EXTRACTED MATERIAL:
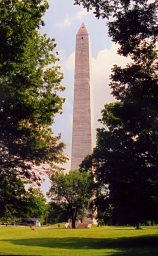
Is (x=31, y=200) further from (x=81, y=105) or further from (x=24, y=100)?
(x=81, y=105)

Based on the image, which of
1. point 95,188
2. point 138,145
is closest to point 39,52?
point 138,145

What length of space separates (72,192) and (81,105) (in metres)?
21.6

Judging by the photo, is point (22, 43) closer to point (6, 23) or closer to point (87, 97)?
point (6, 23)

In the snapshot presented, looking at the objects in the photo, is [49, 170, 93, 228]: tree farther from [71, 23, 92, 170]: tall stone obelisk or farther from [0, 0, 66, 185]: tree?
[0, 0, 66, 185]: tree

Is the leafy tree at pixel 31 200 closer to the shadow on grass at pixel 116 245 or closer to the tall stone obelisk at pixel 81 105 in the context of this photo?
the shadow on grass at pixel 116 245

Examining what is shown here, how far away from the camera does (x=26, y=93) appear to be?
17922mm

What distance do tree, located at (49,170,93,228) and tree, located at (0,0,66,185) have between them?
4320cm

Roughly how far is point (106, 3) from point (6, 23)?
4862 millimetres

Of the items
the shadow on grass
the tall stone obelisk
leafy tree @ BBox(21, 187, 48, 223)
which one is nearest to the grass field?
the shadow on grass

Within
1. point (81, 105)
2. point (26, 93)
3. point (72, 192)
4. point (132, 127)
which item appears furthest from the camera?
point (72, 192)

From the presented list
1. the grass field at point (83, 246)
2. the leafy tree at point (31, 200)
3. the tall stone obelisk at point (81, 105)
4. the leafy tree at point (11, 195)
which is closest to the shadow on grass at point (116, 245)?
the grass field at point (83, 246)

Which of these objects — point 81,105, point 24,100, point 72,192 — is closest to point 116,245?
point 24,100

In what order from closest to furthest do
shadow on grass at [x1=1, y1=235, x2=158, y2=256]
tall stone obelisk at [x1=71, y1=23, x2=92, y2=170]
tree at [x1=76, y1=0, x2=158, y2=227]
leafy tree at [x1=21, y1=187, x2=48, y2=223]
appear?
tree at [x1=76, y1=0, x2=158, y2=227] → shadow on grass at [x1=1, y1=235, x2=158, y2=256] → leafy tree at [x1=21, y1=187, x2=48, y2=223] → tall stone obelisk at [x1=71, y1=23, x2=92, y2=170]

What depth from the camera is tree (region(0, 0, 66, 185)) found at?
15.0 meters
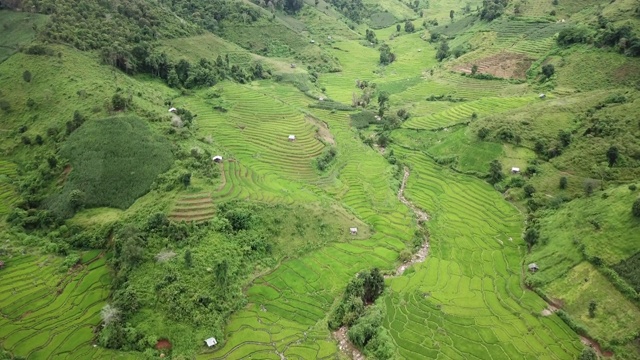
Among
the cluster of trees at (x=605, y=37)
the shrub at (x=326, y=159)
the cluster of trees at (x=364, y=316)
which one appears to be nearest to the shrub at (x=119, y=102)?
the shrub at (x=326, y=159)

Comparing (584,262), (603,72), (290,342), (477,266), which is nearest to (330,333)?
(290,342)

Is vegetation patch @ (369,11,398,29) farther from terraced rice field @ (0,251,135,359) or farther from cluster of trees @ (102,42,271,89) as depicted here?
terraced rice field @ (0,251,135,359)

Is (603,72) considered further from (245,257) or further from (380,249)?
(245,257)

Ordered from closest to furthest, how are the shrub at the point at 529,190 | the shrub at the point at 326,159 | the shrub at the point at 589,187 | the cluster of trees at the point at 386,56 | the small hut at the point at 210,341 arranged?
the small hut at the point at 210,341 → the shrub at the point at 589,187 → the shrub at the point at 529,190 → the shrub at the point at 326,159 → the cluster of trees at the point at 386,56

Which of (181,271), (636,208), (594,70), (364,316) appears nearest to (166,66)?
(181,271)

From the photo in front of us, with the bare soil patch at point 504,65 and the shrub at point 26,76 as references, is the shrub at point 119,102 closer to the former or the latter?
the shrub at point 26,76

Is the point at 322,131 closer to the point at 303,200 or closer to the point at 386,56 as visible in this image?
the point at 303,200
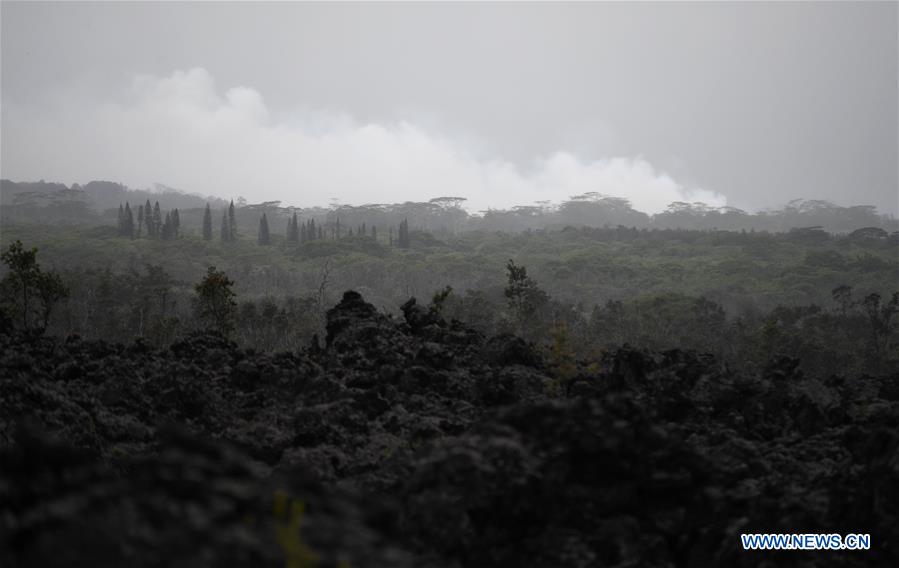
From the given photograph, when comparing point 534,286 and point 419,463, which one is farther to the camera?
point 534,286

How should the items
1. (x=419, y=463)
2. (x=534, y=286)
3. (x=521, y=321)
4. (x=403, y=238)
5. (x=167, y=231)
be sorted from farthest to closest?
(x=403, y=238), (x=167, y=231), (x=534, y=286), (x=521, y=321), (x=419, y=463)

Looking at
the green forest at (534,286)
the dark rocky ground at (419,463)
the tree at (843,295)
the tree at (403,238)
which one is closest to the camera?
the dark rocky ground at (419,463)

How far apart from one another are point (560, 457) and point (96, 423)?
1265 centimetres

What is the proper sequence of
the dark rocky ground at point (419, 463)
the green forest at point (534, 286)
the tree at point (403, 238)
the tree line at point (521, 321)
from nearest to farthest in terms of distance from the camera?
the dark rocky ground at point (419, 463), the tree line at point (521, 321), the green forest at point (534, 286), the tree at point (403, 238)

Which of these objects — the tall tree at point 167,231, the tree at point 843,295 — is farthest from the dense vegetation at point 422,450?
the tall tree at point 167,231

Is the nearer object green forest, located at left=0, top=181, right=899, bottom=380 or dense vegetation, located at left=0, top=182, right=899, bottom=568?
dense vegetation, located at left=0, top=182, right=899, bottom=568

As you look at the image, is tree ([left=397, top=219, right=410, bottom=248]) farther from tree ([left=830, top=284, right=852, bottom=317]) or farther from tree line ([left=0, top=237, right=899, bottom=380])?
tree ([left=830, top=284, right=852, bottom=317])

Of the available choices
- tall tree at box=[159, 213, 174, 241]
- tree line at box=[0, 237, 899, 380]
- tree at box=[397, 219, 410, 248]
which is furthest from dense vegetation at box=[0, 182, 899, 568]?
tree at box=[397, 219, 410, 248]

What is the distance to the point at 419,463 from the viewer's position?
10.1 metres

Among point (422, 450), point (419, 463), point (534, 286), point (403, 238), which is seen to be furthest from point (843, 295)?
point (403, 238)

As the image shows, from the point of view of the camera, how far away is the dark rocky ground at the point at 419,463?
4828 millimetres

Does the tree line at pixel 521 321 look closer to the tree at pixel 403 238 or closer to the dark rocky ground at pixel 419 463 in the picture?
the dark rocky ground at pixel 419 463

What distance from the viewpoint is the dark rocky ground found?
4828mm

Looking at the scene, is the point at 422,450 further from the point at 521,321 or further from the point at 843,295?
the point at 843,295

OBJECTIVE:
Rewrite all the records above as a numbered list with one line per item, skipping blank lines and leaving out the pictures.

RESPONSE:
1. Is (x=31, y=200) further from (x=81, y=105) or further from (x=24, y=100)?
2. (x=81, y=105)
3. Based on the image, which of
4. 1. point 95,188
5. 2. point 138,145
6. is closest to point 39,52?
7. point 138,145
8. What length of space separates (72,192) and (81,105) (in metres)?
9. 21.6
10. Judging by the photo, is point (22, 43) closer to point (6, 23) or closer to point (87, 97)?
11. point (6, 23)
12. In the snapshot presented, looking at the objects in the photo, is [49, 170, 93, 228]: tree farther from [71, 23, 92, 170]: tall stone obelisk or farther from [0, 0, 66, 185]: tree?
13. [0, 0, 66, 185]: tree
14. Is the leafy tree at pixel 31 200 closer to the shadow on grass at pixel 116 245 or closer to the tall stone obelisk at pixel 81 105 in the context of this photo?
15. the shadow on grass at pixel 116 245
16. Examining what is shown here, how far away from the camera does (x=26, y=93) appear to be?
17. 17922mm
18. What distance do tree, located at (49,170,93,228) and tree, located at (0,0,66,185) have between them?
19. 4320cm
20. Roughly how far is point (106, 3) from point (6, 23)?
21. 4862 millimetres
22. Of the items
23. the shadow on grass
24. the tall stone obelisk
25. leafy tree @ BBox(21, 187, 48, 223)
26. which one is nearest to the grass field?
27. the shadow on grass
28. Within
29. 1. point (81, 105)
30. 2. point (26, 93)
31. 3. point (72, 192)
32. 4. point (132, 127)
33. which item appears furthest from the camera?
34. point (72, 192)
35. From the presented list
36. 1. the grass field at point (83, 246)
37. 2. the leafy tree at point (31, 200)
38. 3. the tall stone obelisk at point (81, 105)
39. 4. the leafy tree at point (11, 195)
40. which is closest to the shadow on grass at point (116, 245)?
41. the grass field at point (83, 246)
42. Which of these objects — point 81,105, point 24,100, point 72,192 — is closest to point 116,245?
43. point 24,100
44. In what order from closest to furthest do
45. shadow on grass at [x1=1, y1=235, x2=158, y2=256]
46. tall stone obelisk at [x1=71, y1=23, x2=92, y2=170]
47. tree at [x1=76, y1=0, x2=158, y2=227]
48. leafy tree at [x1=21, y1=187, x2=48, y2=223]
49. appear?
50. tree at [x1=76, y1=0, x2=158, y2=227] → shadow on grass at [x1=1, y1=235, x2=158, y2=256] → leafy tree at [x1=21, y1=187, x2=48, y2=223] → tall stone obelisk at [x1=71, y1=23, x2=92, y2=170]
51. What depth from the camera is tree (region(0, 0, 66, 185)) found at?
52. 15.0 meters
53. Among
54. the cluster of trees at (x=605, y=37)
55. the shrub at (x=326, y=159)
56. the cluster of trees at (x=364, y=316)
57. which one appears to be nearest to the shrub at (x=119, y=102)?
58. the shrub at (x=326, y=159)
59. Comparing (584,262), (603,72), (290,342), (477,266), which is nearest to (330,333)?
60. (290,342)
61. Is vegetation patch @ (369,11,398,29) farther from terraced rice field @ (0,251,135,359) or farther from cluster of trees @ (102,42,271,89) as depicted here?
62. terraced rice field @ (0,251,135,359)
63. Is (603,72) considered further from (245,257) or further from (380,249)?
64. (245,257)
65. Ordered from closest to furthest, how are the shrub at the point at 529,190 | the shrub at the point at 326,159 | the shrub at the point at 589,187 | the cluster of trees at the point at 386,56 | the small hut at the point at 210,341 arranged?
66. the small hut at the point at 210,341 → the shrub at the point at 589,187 → the shrub at the point at 529,190 → the shrub at the point at 326,159 → the cluster of trees at the point at 386,56
67. Which of (181,271), (636,208), (594,70), (364,316) appears nearest to (166,66)?
68. (181,271)
69. From the photo in front of us, with the bare soil patch at point 504,65 and the shrub at point 26,76 as references, is the shrub at point 119,102 closer to the former or the latter?
70. the shrub at point 26,76
71. Is the point at 322,131 closer to the point at 303,200 or closer to the point at 386,56 as visible in this image?
72. the point at 303,200
73. From the given photograph, when comparing point 534,286 and point 419,463, which one is farther to the camera?
74. point 534,286
75. How should the items
76. 1. (x=419, y=463)
77. 2. (x=534, y=286)
78. 3. (x=521, y=321)
79. 4. (x=403, y=238)
80. 5. (x=167, y=231)
81. be sorted from farthest to closest?
82. (x=403, y=238), (x=167, y=231), (x=534, y=286), (x=521, y=321), (x=419, y=463)
83. Looking at
84. the green forest at (534,286)
85. the dark rocky ground at (419,463)
86. the tree at (843,295)
87. the tree at (403,238)
88. which one is closest to the camera?
89. the dark rocky ground at (419,463)
90. How far apart from one another are point (560, 457) and point (96, 423)?
91. 1265 centimetres
92. What is the proper sequence of
93. the dark rocky ground at point (419, 463)
94. the green forest at point (534, 286)
95. the tree at point (403, 238)
96. the tree line at point (521, 321)
97. from nearest to farthest in terms of distance from the camera?
98. the dark rocky ground at point (419, 463), the tree line at point (521, 321), the green forest at point (534, 286), the tree at point (403, 238)
99. Which of these objects — the tall tree at point 167,231, the tree at point 843,295 — is farthest from the dense vegetation at point 422,450?
100. the tall tree at point 167,231
101. Is the nearer object green forest, located at left=0, top=181, right=899, bottom=380 or dense vegetation, located at left=0, top=182, right=899, bottom=568?
102. dense vegetation, located at left=0, top=182, right=899, bottom=568
103. As you look at the image, is tree ([left=397, top=219, right=410, bottom=248]) farther from tree ([left=830, top=284, right=852, bottom=317]) or farther from tree line ([left=0, top=237, right=899, bottom=380])?
104. tree ([left=830, top=284, right=852, bottom=317])
105. Of the available choices
106. - tall tree at box=[159, 213, 174, 241]
107. - tree line at box=[0, 237, 899, 380]
108. - tree at box=[397, 219, 410, 248]
109. which is furthest from dense vegetation at box=[0, 182, 899, 568]?
110. tree at box=[397, 219, 410, 248]
111. What is the distance to the point at 419,463 from the viewer's position?
112. 10.1 metres
113. Among point (422, 450), point (419, 463), point (534, 286), point (403, 238), which is seen to be furthest from point (843, 295)?
114. point (403, 238)
115. As the image shows, from the point of view of the camera, how far away is the dark rocky ground at the point at 419,463?
116. 4828 millimetres
117. Does the tree line at pixel 521 321 look closer to the tree at pixel 403 238 or closer to the dark rocky ground at pixel 419 463 in the picture?
118. the dark rocky ground at pixel 419 463
119. What distance from the viewpoint is the dark rocky ground found?
120. 4828mm
121. Looking at the scene, is the point at 422,450 further from the point at 521,321 or further from the point at 843,295?
122. the point at 843,295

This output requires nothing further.